Goldman Sachs on U.S. Presidential Election and Oil Supply
(Reuters) – Goldman Sachs said on Thursday that regardless of who wins the U.S. presidential election in November, there are limited tools available to significantly boost domestic oil supply next year.
Strategic Petroleum Reserve and Regulatory Easing
The bank suggested that current stocks in the strategic petroleum reserve are low and that any regulatory easing might only lead to a significant boost in long-term U.S. oil supply.
Oil Prices React to U.S. Economic Data
Oil prices experienced a slight increase on Friday following the release of U.S. economic data that surpassed analyst expectations, which raised investor expectations for increased crude oil demand from the world’s largest energy consumer.
Current Oil Prices
- Brent crude futures for September: approximately $82 per barrel
- U.S. West Texas Intermediate crude for September: approximately $78 per barrel
Price Forecast
Goldman Sachs expects Brent prices to range from $75 to $90 in 2025, presuming trend-like growth in gross domestic product (GDP), steady oil demand, and market balancing by OPEC and its affiliates.
Trade Policy Uncertainty
Despite uncertainties surrounding trade policy, Goldman Sachs believes tariffs on U.S. crude imports seem unlikely.
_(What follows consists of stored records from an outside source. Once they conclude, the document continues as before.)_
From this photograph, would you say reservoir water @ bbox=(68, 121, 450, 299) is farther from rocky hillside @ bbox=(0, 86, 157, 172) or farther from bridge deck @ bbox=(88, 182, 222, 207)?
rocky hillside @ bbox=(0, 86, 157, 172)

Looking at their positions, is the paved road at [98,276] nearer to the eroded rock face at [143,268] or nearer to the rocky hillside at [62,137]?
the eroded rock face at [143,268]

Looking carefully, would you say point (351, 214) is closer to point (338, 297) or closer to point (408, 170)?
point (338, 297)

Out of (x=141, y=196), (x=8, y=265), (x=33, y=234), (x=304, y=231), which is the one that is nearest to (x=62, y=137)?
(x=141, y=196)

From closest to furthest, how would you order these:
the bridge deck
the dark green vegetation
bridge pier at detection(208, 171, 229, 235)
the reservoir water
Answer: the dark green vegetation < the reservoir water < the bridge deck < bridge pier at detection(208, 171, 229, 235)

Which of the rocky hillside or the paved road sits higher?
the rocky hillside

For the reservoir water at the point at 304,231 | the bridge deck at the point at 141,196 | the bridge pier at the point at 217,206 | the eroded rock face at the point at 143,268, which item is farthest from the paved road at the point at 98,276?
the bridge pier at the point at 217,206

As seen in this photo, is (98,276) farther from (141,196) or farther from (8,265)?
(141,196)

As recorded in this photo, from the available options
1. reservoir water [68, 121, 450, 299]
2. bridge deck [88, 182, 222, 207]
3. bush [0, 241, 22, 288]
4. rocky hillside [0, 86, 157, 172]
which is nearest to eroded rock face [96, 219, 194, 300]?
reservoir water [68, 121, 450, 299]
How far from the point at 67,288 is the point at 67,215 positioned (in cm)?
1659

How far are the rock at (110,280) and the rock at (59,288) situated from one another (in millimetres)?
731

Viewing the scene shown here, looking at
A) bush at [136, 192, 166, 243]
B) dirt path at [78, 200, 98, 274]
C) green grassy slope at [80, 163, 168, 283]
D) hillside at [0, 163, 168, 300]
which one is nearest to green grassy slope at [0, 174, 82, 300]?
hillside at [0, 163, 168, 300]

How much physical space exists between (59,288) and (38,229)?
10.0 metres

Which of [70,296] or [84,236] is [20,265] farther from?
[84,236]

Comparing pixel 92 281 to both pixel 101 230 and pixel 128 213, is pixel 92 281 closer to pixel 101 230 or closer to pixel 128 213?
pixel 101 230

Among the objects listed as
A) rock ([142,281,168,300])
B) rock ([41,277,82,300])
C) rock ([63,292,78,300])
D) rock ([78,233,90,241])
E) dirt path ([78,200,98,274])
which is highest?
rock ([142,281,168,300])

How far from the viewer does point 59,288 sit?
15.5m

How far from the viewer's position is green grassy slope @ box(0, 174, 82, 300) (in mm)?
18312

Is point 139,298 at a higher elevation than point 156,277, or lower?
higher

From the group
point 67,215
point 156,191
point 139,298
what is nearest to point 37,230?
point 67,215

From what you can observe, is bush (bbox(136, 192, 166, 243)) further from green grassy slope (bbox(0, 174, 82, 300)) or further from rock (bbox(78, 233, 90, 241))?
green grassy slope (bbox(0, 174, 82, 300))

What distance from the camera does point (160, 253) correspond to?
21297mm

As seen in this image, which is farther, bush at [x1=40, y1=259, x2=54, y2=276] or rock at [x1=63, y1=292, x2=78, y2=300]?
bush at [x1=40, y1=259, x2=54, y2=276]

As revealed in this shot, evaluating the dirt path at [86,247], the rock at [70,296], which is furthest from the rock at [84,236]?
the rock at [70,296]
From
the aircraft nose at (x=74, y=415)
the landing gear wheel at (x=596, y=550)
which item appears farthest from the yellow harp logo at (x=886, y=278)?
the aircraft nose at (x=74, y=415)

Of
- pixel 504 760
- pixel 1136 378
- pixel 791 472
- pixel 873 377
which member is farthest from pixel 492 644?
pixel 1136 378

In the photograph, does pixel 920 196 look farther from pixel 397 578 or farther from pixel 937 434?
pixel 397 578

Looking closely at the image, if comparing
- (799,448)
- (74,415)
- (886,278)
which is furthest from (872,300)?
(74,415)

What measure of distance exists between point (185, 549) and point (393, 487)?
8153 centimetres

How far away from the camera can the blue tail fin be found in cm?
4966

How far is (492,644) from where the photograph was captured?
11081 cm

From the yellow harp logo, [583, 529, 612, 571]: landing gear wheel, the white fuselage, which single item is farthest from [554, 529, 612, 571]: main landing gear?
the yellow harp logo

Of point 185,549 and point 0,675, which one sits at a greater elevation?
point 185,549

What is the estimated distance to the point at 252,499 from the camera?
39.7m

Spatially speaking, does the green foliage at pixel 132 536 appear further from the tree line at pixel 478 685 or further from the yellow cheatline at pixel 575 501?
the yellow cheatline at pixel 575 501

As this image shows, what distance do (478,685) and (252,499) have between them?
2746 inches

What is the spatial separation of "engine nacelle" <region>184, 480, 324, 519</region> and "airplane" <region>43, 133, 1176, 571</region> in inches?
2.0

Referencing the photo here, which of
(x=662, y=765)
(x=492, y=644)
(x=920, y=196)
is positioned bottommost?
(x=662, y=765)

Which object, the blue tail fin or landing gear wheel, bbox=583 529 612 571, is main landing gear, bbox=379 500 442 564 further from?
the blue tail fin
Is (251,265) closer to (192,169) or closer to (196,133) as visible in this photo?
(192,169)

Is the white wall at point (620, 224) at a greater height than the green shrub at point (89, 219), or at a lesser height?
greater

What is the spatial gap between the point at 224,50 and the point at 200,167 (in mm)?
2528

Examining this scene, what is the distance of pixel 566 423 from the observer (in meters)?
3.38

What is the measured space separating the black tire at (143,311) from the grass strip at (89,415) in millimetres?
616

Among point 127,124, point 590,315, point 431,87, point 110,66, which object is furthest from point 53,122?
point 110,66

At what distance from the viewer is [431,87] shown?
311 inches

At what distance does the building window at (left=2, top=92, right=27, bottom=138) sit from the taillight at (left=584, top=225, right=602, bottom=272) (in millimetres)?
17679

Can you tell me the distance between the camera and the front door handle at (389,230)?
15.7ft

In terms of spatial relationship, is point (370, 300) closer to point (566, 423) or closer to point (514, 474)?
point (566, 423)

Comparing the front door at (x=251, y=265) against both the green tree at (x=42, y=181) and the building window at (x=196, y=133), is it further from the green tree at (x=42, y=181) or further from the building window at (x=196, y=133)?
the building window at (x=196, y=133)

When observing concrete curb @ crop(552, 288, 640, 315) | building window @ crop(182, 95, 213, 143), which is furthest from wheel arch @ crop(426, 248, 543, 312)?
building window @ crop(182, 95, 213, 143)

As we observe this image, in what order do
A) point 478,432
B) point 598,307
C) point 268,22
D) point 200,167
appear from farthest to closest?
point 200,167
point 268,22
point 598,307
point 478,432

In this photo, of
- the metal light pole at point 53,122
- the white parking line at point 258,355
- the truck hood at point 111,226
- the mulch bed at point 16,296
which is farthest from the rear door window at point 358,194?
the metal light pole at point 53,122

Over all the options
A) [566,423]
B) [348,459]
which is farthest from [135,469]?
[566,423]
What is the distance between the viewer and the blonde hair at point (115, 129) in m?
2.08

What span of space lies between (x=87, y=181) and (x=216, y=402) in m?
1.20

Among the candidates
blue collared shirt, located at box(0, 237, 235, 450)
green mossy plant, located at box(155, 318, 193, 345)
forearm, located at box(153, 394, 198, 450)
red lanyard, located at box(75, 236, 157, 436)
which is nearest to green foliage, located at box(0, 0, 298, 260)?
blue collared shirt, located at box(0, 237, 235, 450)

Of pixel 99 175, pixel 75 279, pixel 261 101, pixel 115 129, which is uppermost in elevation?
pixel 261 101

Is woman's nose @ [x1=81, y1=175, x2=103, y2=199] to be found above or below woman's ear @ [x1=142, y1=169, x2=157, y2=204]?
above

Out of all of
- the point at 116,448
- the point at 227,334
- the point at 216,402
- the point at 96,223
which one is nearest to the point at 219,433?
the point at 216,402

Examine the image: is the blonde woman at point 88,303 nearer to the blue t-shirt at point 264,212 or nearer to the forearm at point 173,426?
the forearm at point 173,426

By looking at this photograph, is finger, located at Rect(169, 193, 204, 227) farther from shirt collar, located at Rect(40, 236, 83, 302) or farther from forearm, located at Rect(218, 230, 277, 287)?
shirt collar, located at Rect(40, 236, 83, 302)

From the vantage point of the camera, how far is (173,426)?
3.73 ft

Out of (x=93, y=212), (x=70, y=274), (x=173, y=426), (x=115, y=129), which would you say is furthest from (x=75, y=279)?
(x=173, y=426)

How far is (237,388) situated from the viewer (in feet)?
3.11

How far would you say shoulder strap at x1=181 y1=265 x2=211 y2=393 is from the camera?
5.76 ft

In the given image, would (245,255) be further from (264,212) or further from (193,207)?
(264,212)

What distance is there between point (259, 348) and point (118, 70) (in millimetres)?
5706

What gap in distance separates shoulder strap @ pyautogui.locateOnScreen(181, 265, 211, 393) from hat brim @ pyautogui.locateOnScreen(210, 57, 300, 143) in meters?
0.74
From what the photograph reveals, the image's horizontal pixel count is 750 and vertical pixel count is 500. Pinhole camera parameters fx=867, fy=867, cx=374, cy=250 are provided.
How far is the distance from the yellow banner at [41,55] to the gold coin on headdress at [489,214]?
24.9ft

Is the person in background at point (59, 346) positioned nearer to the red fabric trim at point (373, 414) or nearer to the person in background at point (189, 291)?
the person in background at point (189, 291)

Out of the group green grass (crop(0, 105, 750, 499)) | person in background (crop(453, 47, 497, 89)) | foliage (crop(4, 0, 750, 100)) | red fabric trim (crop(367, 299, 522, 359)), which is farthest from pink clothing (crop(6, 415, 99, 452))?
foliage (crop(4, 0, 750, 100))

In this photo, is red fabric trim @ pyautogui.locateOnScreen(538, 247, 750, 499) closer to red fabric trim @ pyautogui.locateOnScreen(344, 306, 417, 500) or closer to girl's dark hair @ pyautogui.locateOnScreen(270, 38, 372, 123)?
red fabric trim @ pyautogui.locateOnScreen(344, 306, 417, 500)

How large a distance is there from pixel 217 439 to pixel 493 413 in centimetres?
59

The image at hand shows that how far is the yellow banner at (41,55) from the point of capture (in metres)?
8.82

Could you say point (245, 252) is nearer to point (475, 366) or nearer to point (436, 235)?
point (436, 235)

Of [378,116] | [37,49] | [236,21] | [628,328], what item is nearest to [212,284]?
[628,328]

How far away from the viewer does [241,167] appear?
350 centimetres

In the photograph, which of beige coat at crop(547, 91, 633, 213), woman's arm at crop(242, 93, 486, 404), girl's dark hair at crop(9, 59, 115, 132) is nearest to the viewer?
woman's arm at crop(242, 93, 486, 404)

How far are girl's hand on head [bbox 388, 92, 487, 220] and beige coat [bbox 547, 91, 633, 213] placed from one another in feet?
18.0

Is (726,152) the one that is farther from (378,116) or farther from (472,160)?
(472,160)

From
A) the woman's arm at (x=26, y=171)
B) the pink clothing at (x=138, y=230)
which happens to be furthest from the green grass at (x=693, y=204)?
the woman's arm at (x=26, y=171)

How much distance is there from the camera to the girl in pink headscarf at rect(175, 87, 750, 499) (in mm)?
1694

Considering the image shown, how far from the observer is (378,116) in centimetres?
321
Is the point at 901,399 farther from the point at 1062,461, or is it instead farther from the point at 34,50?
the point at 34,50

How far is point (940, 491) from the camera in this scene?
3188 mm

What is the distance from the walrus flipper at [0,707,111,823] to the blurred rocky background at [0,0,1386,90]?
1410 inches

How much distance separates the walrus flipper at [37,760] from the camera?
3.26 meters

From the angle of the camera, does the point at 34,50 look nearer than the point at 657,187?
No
Potential Tariff Impacts on Oil Prices
The bank forecasts oil prices could decrease by as much as $11 per barrel next year due to weaker demand and GDP if a 10% across-the-board tariff on goods imports is imposed. Conversely, if the Federal Reserve delays interest rate cuts beyond 2025 due to higher core inflation, oil prices may fall by as much as $19, projecting Brent at $62 in Q4 2025, compared to a current forecast of $81.